**CHECK YOUR UNDERSTANDING:**
**a)** Name each speaker that the article on American Indian genetics calls one of the conference's "big draws."
**b)** Render this sentence from the article on American Indian genetics in Spanish: "Analysis of a bone in one of the arms of a boy found near the village of Mal'ta close to Lake Baikal yielded the oldest complete genome of a modern human sequenced to date."
**c)** Write the next part of the article on American Indian genetics, picking up after its final sentence.

Shocking, Long Overdue Revision to American Indian Genetics
By Donald N. Yates
The ecstatic waters . . .
Through their ancestral patterns dance.
—William Butler Yeats, "News for the Delphic Oracle"
We've been saying it all along but it looks as though geneticists may be forced by new findings in ancient DNA to admit that early Siberian people and present-day Native Americans both have strong roots in Europe, only secondarily in Asia. The nuclear genetic bomb was dropped by Danish geneticist Eske Willerslev at a conference on "First Americans Archeology," held October 16-19, 2013, at Santa Fe, N.M. The city that gave birth to the original atom bomb hosted a glittering roster of speakers in a venue better known for its turquoise jewelry, fry bread and avante garde art, including big draws Achilli, Adovasio, Dillehay, Gonzalez and Schurr.
Leaked reports in the news media focused on Willerslev's paper, "Genetics as a Means for Understanding Early Peopling of the Americas," which concerned the genetic sequencing of two ancient Siberians' bones discovered in the 1920s and now in the Hermitage Museum in St Petersburg. Analysis of a bone in one of the arms of a boy found near the village of Mal'ta close to Lake Baikal yielded the oldest complete genome of a modern human sequenced to date.
Of the 24,000 year-old skeleton that was Exhibit A, Willerslev was quoted in The Siberian Times, as saying, "His DNA shows close ties to those of today's Native Americans. Yet he apparently descended not from East Asians, but from people who had lived in Europe or western Asia." He added, "The finding suggests that about a third of the ancestry of today's Native Americans can be traced to 'western Eurasia.'"

**DATA:**
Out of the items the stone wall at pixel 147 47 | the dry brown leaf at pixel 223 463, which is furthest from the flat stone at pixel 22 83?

**ANSWERS TO THE EXERCISE:**
**a)** Achilli, Adovasio, Dillehay, Gonzalez, Schurr

**b)** El análisis de un hueso de uno de los brazos de un niño hallado cerca de la aldea de Mal'ta, próxima al lago Baikal, produjo el genoma completo más antiguo de un ser humano moderno secuenciado hasta la fecha.

**c)**
The 4-year-old boy, who died 24,000 years ago in a homeland previously assumed to account for all the Indians who crossed a theoretical Bering land-bridge and founded the First Americans, had a male Y-chromosomal haplogroup of R1b, the most common lineage in modern Europe, and a female mitochondrial lineage of U, the dominant prototype in pre-historic Europe. As it happens, I am the same combination, R1b for male and U for female, as are innumerable others in our in-house study on Cherokee DNA, published, lo, some five years ago.
Whereas previous "peopling of the Americas" stuff has clung to and recycled haplogroup studies (sex-lines), the new shock research relies on autosomal DNA, total genomic contributions from all ancestral lines, not just male-only, not just female-only descent. The title of a blog from Eurogenes rightly emphasizes this: "Surprising aDNA [autosomal] results from Paleolithic Siberia (including Y DNA R)."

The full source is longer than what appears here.